Reference-state System Reliability method for scalable uncertainty quantification of coherent systems

arXiv cs.LG / 4/21/2026

📰 NewsDeveloper Stack & InfrastructureModels & Research

Key Points

  • The paper introduces the Reference-state System Reliability (RSR) method to enable scalable uncertainty quantification for coherent systems such as infrastructure networks and supply chains.
  • Unlike decomposition-based techniques that become inefficient as components grow, RSR uses reference states to classify Monte Carlo samples, making computational cost far less sensitive to the number of reference states.
  • RSR improves runtime by storing samples and reference states as matrices and using batched matrix operations, leveraging high-throughput matrix computing advances from modern machine learning.
  • The authors report evaluating a graph with 119 nodes and 295 edges in under 10 seconds and demonstrate scaling to hundreds of thousands of reference states, plus support for multi-state systems.
  • The method’s convergence slows when the number of boundary reference states becomes extremely large, motivating future research into learning-based representations of system-state boundaries.

Abstract

Coherent systems are representative of many practical applications, ranging from infrastructure networks to supply chains.
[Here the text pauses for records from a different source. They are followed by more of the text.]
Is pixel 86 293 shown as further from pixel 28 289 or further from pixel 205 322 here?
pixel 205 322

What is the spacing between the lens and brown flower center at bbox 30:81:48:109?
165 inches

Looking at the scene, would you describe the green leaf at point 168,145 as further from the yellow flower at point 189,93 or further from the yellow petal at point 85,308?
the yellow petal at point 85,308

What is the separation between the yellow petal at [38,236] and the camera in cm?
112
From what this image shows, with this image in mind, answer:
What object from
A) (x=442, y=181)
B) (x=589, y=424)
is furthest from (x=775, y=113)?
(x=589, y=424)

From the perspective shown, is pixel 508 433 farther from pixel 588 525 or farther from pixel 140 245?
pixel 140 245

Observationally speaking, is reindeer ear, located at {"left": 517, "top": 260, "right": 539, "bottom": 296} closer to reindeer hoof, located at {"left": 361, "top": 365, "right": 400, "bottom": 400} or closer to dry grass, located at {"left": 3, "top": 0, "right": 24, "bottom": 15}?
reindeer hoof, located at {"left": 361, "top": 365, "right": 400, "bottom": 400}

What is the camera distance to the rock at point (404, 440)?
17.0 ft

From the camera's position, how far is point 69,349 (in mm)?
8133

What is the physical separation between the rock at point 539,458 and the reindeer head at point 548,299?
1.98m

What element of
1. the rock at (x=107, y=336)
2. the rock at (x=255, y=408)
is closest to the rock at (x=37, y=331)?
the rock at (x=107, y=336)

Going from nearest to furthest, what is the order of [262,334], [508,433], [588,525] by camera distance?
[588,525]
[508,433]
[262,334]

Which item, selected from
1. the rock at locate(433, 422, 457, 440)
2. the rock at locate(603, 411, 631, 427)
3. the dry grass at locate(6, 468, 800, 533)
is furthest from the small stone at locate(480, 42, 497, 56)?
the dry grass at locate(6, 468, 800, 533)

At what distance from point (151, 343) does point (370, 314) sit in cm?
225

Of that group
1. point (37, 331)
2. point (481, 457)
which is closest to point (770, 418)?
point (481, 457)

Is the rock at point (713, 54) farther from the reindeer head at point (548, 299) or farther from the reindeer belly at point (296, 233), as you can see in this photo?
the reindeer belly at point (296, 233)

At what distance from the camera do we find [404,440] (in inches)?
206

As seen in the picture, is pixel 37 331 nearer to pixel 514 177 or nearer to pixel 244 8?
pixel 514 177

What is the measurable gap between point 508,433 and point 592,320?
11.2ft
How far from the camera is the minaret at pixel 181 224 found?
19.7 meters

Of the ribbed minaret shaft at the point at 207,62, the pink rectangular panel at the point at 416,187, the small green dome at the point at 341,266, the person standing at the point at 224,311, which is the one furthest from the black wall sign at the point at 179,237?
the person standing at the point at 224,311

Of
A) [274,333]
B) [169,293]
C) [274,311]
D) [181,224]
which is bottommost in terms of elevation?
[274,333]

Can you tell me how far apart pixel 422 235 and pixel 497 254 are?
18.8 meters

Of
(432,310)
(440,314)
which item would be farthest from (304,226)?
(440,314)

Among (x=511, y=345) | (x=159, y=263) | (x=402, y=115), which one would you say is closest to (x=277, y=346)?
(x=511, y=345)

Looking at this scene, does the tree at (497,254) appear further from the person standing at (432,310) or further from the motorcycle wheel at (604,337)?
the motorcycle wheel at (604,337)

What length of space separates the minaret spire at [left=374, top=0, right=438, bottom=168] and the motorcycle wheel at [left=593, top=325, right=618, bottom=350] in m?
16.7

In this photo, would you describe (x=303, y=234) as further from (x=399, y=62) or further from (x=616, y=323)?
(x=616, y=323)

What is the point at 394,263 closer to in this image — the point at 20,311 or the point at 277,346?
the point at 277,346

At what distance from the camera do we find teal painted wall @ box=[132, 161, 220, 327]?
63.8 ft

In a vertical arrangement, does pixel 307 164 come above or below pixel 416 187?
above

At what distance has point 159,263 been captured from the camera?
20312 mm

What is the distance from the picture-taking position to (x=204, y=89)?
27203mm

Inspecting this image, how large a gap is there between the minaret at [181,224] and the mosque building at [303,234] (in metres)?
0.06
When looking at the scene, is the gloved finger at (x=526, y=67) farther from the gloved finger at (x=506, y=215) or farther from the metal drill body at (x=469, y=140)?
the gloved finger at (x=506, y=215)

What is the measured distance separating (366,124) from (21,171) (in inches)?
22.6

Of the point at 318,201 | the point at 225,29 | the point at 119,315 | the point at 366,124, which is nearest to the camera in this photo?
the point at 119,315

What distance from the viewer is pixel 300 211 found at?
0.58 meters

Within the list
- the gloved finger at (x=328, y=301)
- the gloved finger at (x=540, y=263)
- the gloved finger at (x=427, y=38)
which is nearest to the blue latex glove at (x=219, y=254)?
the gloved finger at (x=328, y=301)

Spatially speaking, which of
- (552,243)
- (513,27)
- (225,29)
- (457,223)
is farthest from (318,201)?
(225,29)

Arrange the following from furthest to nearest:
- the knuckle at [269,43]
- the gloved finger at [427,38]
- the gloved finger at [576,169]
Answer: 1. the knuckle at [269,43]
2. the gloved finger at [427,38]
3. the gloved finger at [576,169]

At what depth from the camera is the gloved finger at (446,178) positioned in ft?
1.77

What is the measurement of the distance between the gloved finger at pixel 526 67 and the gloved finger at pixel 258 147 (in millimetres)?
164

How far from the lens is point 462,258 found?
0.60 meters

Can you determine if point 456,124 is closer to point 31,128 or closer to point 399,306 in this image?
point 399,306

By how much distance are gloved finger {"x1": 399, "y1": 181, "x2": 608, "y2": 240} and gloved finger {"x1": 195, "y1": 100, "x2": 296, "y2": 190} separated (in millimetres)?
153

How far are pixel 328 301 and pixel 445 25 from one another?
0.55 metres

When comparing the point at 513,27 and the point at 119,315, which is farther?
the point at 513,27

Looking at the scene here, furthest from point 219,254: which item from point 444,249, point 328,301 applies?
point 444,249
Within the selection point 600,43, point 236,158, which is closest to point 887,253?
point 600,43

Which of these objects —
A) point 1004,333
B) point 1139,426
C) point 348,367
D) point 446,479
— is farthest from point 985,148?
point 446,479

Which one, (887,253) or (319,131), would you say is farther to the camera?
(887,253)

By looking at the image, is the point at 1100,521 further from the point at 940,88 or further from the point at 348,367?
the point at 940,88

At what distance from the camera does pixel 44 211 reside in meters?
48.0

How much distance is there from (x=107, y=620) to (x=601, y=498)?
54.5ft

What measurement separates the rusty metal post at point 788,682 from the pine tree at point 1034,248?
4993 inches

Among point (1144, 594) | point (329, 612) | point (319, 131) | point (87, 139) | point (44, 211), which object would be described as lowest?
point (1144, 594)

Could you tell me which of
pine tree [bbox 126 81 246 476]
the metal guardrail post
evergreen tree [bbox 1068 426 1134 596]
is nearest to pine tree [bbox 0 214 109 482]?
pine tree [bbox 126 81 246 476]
Probabilistic evaluation of such systems remains challenging, however, because existing decomposition-based methods scale poorly as the number of components grows. To address this limitation, this study proposes the Reference-state System Reliability (RSR) method. Like existing approaches, RSR characterises the boundary between different system states using reference states in the component-state space. Where it departs from these methods is in how the state space is explored: rather than using reference states to decompose the space into disjoint hypercubes, RSR uses them to classify Monte Carlo samples, making computational cost significantly less sensitive to the number of reference states. To make this classification efficient, samples and reference states are stored as matrices and compared using batched matrix operations, allowing RSR to exploit the advances in high-throughput matrix computing driven by modern machine learning. We demonstrate that RSR evaluates the system-state probability of a graph with 119 nodes and 295 edges within 10~seconds, highlighting its potential for real-time risk assessment of large-scale systems. We further show that RSR scales to problems involving hundreds of thousands of reference states -- well beyond the reach of existing methods -- and extends naturally to multi-state systems. Nevertheless, when the number of boundary reference states grows exceedingly large, RSR's convergence slows down, a limitation shared with existing reference-state-based approaches that motivates future research into learning-based representations of system-state boundaries.